[Start of Dataset extract]

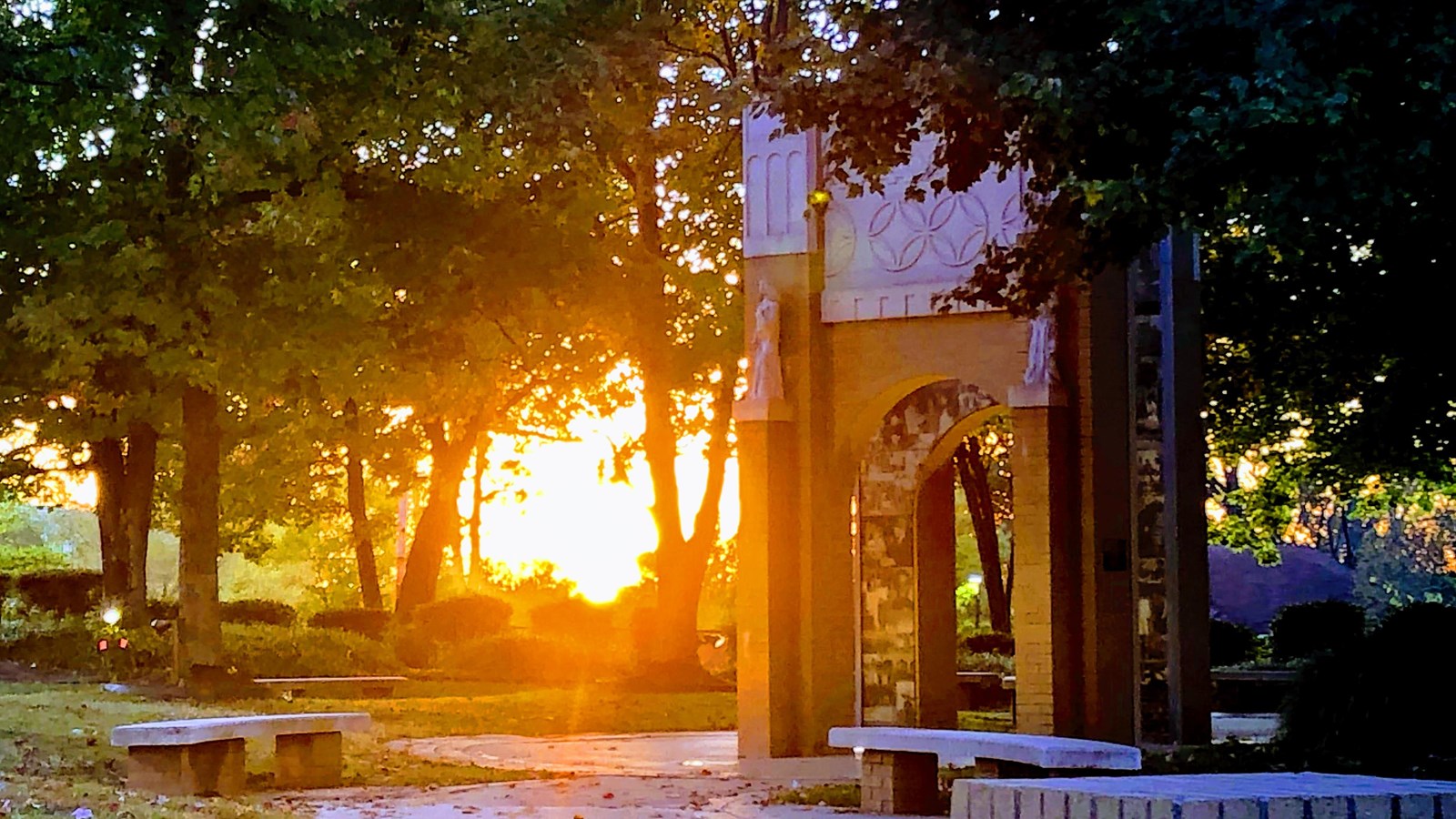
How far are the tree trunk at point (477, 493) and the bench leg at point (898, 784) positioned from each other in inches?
1241

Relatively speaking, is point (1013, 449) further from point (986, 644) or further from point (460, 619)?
point (460, 619)

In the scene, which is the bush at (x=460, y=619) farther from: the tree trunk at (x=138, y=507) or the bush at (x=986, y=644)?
the bush at (x=986, y=644)

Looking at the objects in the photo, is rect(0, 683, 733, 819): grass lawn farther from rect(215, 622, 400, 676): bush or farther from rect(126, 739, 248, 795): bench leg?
rect(215, 622, 400, 676): bush

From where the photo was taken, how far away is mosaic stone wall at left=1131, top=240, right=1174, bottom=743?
54.3ft

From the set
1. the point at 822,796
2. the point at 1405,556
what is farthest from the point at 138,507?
the point at 1405,556

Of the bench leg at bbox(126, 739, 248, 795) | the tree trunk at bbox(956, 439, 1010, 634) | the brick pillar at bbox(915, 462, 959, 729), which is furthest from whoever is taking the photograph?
the tree trunk at bbox(956, 439, 1010, 634)

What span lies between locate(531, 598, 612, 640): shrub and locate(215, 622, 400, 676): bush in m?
5.82

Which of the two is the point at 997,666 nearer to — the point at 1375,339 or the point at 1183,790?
the point at 1375,339

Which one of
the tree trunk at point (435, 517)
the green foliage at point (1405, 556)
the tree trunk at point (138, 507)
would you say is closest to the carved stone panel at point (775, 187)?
the tree trunk at point (138, 507)

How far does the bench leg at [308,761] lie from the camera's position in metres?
13.8

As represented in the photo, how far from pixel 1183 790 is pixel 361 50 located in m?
14.4

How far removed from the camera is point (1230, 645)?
3059 centimetres

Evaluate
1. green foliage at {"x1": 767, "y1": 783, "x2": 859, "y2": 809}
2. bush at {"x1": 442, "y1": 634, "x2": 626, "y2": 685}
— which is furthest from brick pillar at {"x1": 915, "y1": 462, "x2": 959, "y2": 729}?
bush at {"x1": 442, "y1": 634, "x2": 626, "y2": 685}

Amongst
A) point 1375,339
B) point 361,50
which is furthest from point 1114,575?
point 361,50
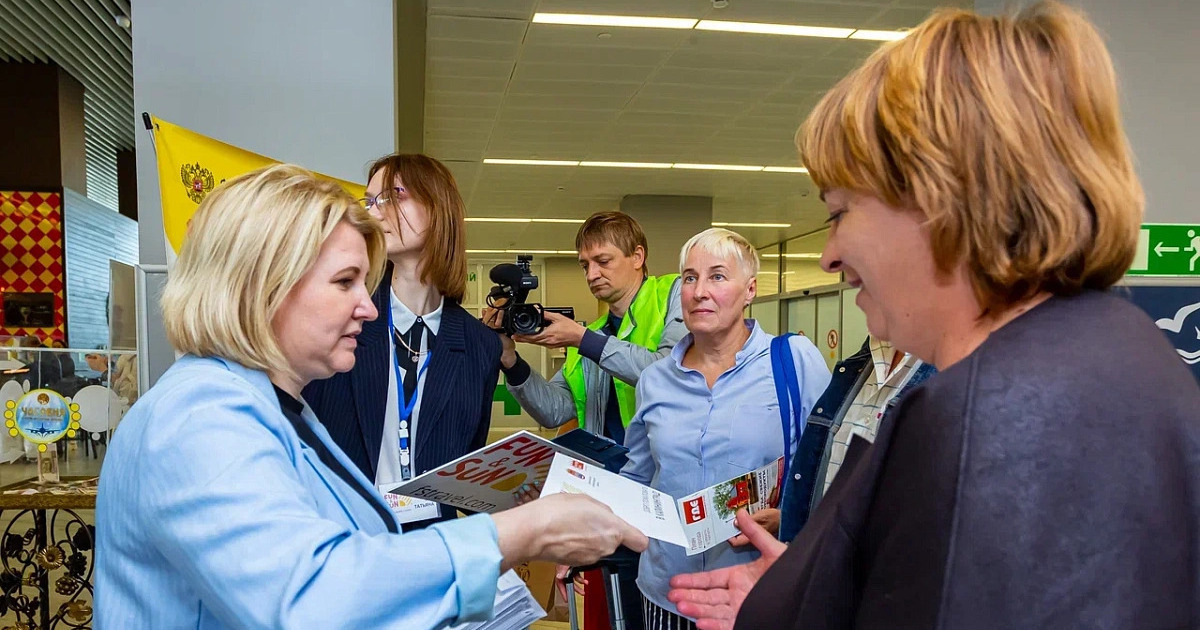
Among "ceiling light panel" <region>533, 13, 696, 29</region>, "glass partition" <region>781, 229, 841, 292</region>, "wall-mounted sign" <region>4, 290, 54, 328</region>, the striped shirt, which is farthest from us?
"glass partition" <region>781, 229, 841, 292</region>

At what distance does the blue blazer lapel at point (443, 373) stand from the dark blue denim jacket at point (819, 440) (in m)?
0.78

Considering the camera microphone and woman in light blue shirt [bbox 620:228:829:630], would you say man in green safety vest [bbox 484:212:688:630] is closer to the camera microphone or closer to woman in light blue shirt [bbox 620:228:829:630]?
the camera microphone

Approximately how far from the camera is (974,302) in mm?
584

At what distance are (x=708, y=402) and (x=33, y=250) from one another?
7244 millimetres

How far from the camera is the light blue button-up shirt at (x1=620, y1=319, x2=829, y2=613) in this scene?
1.72 m

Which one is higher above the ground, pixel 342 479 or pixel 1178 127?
pixel 1178 127

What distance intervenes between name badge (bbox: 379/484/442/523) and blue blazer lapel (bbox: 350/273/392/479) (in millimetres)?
83

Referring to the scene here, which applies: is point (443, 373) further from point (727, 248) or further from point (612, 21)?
point (612, 21)

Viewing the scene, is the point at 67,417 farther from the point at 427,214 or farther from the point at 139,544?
the point at 139,544

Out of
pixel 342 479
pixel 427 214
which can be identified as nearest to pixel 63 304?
pixel 427 214

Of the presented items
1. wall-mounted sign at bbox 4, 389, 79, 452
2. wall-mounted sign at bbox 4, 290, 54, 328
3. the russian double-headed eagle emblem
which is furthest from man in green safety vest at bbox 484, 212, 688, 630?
wall-mounted sign at bbox 4, 290, 54, 328

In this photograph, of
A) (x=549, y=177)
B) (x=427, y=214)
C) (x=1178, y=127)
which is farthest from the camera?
(x=549, y=177)

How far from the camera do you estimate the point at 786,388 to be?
1755 millimetres

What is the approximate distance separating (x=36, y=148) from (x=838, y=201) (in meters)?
7.82
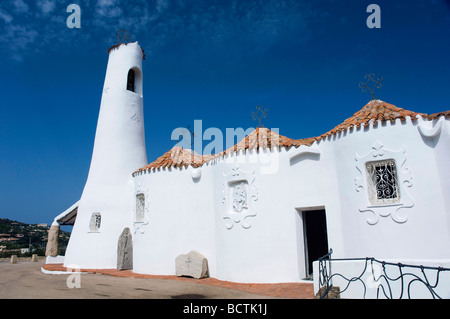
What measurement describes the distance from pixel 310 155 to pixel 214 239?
4.79 m

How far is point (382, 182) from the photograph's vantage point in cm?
916

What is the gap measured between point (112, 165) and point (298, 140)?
963 cm

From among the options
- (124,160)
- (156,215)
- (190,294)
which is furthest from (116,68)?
(190,294)

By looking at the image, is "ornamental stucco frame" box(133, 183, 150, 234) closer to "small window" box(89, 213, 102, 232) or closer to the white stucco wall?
the white stucco wall

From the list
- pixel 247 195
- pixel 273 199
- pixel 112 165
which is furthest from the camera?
pixel 112 165

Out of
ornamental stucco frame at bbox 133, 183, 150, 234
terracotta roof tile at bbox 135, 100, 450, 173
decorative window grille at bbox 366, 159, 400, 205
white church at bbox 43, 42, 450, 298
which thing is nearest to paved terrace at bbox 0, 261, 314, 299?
white church at bbox 43, 42, 450, 298

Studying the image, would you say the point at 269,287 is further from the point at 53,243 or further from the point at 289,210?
the point at 53,243

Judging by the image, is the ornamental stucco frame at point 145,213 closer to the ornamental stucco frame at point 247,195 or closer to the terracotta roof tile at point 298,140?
the terracotta roof tile at point 298,140

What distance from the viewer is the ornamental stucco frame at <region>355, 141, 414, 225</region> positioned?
28.2ft

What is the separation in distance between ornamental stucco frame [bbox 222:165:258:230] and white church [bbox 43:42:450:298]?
0.12 feet

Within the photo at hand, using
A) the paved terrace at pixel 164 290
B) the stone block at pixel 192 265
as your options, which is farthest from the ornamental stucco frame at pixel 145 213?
the paved terrace at pixel 164 290

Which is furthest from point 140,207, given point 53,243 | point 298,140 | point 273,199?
point 298,140

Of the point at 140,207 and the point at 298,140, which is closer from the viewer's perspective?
the point at 298,140

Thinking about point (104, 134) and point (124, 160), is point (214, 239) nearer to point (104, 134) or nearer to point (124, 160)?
point (124, 160)
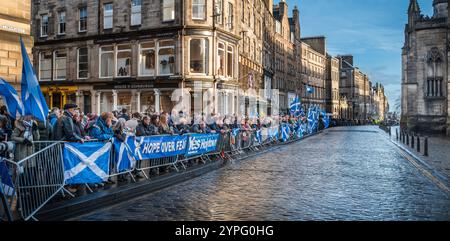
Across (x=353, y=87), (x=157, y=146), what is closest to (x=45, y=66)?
(x=157, y=146)

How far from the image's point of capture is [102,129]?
11000 millimetres

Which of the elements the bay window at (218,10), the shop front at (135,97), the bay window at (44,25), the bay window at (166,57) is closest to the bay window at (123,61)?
the shop front at (135,97)

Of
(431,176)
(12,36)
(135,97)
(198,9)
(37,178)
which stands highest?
(198,9)

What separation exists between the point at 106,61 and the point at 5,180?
29.1 meters

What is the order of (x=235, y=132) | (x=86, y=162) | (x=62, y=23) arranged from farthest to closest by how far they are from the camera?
(x=62, y=23)
(x=235, y=132)
(x=86, y=162)

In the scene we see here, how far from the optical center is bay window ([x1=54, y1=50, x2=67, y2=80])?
36.3 meters

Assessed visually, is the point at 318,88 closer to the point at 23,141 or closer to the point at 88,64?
the point at 88,64

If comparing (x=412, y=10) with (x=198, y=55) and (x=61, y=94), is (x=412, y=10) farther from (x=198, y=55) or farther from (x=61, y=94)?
(x=61, y=94)

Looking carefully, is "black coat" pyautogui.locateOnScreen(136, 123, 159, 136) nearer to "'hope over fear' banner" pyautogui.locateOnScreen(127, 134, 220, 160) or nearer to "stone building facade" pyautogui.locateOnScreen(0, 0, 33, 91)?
"'hope over fear' banner" pyautogui.locateOnScreen(127, 134, 220, 160)

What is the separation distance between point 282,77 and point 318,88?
28.8 metres

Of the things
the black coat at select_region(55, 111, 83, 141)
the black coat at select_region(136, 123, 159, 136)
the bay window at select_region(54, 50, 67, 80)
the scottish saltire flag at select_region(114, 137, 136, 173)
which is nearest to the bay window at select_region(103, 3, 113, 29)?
the bay window at select_region(54, 50, 67, 80)

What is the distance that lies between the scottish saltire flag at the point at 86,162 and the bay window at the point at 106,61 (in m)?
25.2
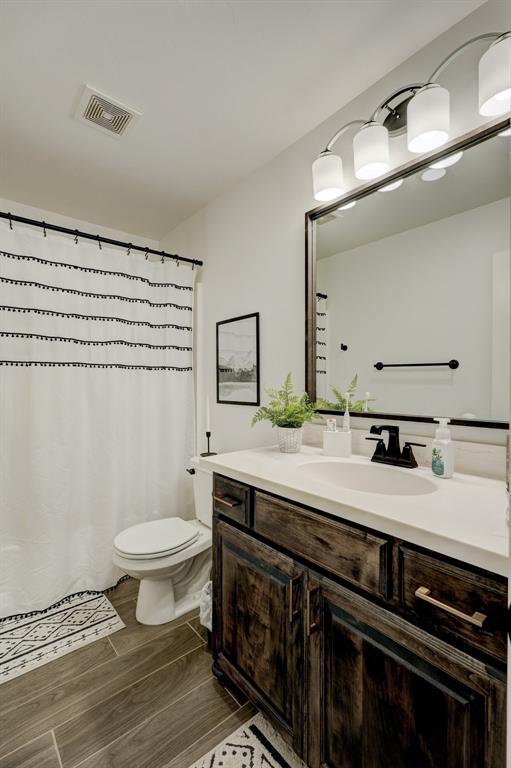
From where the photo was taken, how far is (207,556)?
2.05 metres

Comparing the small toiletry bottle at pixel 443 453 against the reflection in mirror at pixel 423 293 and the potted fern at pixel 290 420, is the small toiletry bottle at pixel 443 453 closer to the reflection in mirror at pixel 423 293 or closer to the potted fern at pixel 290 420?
the reflection in mirror at pixel 423 293

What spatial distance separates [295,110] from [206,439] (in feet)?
6.27

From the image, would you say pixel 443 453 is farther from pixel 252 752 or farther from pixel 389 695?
pixel 252 752

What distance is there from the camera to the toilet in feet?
5.43

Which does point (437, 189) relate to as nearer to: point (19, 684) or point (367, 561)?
point (367, 561)

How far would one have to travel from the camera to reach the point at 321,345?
64.8 inches

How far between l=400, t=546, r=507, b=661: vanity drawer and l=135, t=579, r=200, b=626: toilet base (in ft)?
4.67

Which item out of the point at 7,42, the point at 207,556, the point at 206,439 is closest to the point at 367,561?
the point at 207,556

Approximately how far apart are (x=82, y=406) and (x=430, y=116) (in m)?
2.07

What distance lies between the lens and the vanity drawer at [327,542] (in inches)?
31.9

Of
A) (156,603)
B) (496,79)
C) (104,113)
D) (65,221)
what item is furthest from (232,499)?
(65,221)

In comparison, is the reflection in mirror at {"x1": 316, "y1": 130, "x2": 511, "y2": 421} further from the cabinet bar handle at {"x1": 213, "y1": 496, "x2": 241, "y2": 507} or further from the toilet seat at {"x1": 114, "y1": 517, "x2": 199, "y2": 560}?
the toilet seat at {"x1": 114, "y1": 517, "x2": 199, "y2": 560}

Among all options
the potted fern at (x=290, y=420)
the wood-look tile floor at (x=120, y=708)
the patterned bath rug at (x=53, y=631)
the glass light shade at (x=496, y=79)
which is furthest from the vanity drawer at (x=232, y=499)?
the glass light shade at (x=496, y=79)

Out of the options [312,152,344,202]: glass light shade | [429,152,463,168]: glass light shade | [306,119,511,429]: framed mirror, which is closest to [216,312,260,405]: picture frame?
[306,119,511,429]: framed mirror
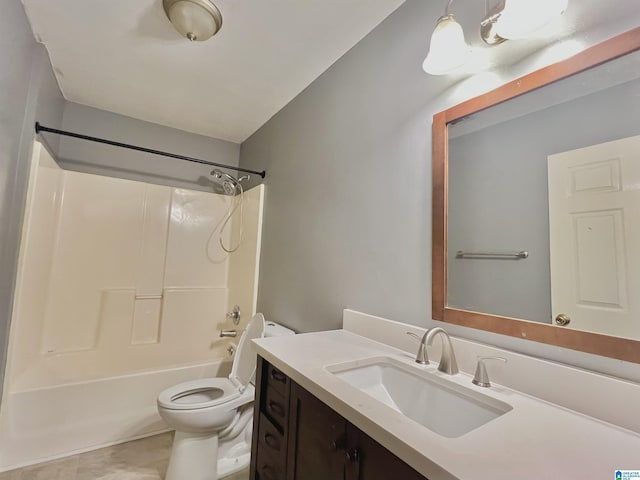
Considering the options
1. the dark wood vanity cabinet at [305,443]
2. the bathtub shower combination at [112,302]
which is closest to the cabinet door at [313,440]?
the dark wood vanity cabinet at [305,443]

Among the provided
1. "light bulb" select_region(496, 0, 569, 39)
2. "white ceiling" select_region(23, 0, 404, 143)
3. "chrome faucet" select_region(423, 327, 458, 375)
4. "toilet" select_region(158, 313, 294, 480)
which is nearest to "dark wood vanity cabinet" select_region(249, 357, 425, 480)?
"chrome faucet" select_region(423, 327, 458, 375)

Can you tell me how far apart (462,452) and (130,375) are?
7.61ft

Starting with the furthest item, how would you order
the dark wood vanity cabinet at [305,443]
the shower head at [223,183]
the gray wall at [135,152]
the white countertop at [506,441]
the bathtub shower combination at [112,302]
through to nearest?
the shower head at [223,183]
the gray wall at [135,152]
the bathtub shower combination at [112,302]
the dark wood vanity cabinet at [305,443]
the white countertop at [506,441]

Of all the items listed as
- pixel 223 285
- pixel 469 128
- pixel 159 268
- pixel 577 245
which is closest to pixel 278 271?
pixel 223 285

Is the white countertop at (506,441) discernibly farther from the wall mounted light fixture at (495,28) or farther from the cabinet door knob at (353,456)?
the wall mounted light fixture at (495,28)

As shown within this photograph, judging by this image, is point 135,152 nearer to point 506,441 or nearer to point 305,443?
point 305,443

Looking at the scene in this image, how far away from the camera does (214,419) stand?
154cm

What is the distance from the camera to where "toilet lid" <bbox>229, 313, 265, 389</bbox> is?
182 cm

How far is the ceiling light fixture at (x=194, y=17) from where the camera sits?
1305 millimetres

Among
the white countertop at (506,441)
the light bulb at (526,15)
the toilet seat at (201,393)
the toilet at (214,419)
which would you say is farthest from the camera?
the toilet seat at (201,393)

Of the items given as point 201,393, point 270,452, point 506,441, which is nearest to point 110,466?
point 201,393

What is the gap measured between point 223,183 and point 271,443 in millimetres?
2367

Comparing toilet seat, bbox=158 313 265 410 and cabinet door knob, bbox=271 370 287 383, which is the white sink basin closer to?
cabinet door knob, bbox=271 370 287 383

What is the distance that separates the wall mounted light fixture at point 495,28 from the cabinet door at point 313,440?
1155mm
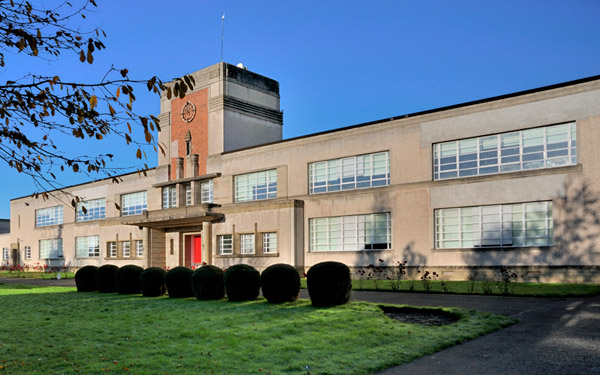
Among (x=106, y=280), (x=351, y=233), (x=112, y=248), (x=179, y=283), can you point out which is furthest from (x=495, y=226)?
(x=112, y=248)

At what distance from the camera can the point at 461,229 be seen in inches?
1022

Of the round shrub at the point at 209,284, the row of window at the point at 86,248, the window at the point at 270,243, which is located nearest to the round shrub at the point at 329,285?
the round shrub at the point at 209,284

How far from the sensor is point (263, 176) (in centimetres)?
3462

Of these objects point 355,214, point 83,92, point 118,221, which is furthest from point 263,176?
point 83,92

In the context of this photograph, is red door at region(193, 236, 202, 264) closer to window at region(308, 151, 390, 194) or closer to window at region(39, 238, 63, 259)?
window at region(308, 151, 390, 194)

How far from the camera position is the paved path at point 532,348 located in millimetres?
8344

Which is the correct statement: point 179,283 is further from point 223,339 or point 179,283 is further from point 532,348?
point 532,348

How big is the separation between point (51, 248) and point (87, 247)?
7855 millimetres

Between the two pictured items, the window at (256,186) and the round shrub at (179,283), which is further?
the window at (256,186)

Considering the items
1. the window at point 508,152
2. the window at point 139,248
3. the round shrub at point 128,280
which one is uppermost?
the window at point 508,152

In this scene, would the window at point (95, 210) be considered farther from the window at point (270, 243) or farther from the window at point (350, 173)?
the window at point (350, 173)

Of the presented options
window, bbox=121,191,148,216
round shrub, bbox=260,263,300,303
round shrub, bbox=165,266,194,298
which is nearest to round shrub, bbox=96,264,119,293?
round shrub, bbox=165,266,194,298

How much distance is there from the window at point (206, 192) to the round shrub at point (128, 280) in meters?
16.3

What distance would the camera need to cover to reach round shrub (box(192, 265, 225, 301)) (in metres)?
18.1
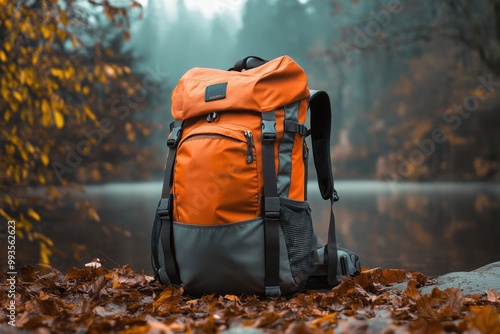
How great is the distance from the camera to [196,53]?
131 ft

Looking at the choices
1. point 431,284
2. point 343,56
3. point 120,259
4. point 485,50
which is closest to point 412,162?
point 343,56

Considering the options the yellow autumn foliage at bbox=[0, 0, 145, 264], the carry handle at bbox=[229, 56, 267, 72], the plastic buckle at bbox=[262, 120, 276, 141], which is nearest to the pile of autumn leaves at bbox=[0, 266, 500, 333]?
the plastic buckle at bbox=[262, 120, 276, 141]

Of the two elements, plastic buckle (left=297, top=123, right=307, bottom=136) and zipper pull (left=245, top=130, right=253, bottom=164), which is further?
plastic buckle (left=297, top=123, right=307, bottom=136)

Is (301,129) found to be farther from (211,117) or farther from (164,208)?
(164,208)

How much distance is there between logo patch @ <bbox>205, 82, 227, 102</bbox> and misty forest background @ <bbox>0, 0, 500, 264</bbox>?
1654 millimetres

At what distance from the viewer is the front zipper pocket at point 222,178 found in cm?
252

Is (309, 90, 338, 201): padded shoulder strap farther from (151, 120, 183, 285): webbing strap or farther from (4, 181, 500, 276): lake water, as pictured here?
(4, 181, 500, 276): lake water

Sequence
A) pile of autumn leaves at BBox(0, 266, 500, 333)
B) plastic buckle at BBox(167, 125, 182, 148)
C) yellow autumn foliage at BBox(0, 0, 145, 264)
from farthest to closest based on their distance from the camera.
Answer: yellow autumn foliage at BBox(0, 0, 145, 264)
plastic buckle at BBox(167, 125, 182, 148)
pile of autumn leaves at BBox(0, 266, 500, 333)

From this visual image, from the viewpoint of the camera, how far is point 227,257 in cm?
252

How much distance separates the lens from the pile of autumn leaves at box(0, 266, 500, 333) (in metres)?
1.73

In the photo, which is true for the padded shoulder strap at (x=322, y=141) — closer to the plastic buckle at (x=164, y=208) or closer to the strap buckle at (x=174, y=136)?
the strap buckle at (x=174, y=136)

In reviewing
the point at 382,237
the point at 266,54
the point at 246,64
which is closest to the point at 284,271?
the point at 246,64

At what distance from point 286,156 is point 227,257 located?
0.52m

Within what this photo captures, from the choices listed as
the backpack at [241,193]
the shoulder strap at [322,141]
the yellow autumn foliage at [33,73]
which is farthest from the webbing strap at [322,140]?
the yellow autumn foliage at [33,73]
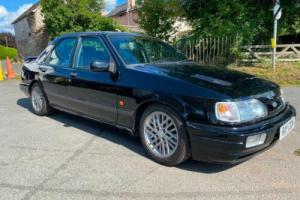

[End of Dataset extract]

→ **What to do**
Retype everything from the line containing "In reviewing" through the end of the records, and omit the pictures from your answer.

→ **Solution for this problem**
In reviewing
the point at 382,237
the point at 266,54
the point at 246,64
which is closest to the point at 284,271?
the point at 246,64

At what distance from point 286,156 is point 227,257 located?
0.52m

Within what this photo captures, from the choices listed as
the backpack at [241,193]
the shoulder strap at [322,141]
the yellow autumn foliage at [33,73]
which is farthest from the webbing strap at [322,140]?
the yellow autumn foliage at [33,73]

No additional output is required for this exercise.